Entries about spatial positioning
☆ ☆ ☆ ☆ ☆ ☆ ☆
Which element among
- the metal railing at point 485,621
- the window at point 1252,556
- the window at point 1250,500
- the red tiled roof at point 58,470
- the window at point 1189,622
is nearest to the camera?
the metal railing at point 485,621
☆ ☆ ☆ ☆ ☆ ☆ ☆
SHORT PROBLEM => Copy out every one of the entries above word for word, without changing anything.

WRITTEN ANSWER =>
Which element among
- the metal railing at point 485,621
- the window at point 1252,556
- the window at point 1250,500
- the red tiled roof at point 58,470
- the window at point 1189,622
is nearest to the camera?
the metal railing at point 485,621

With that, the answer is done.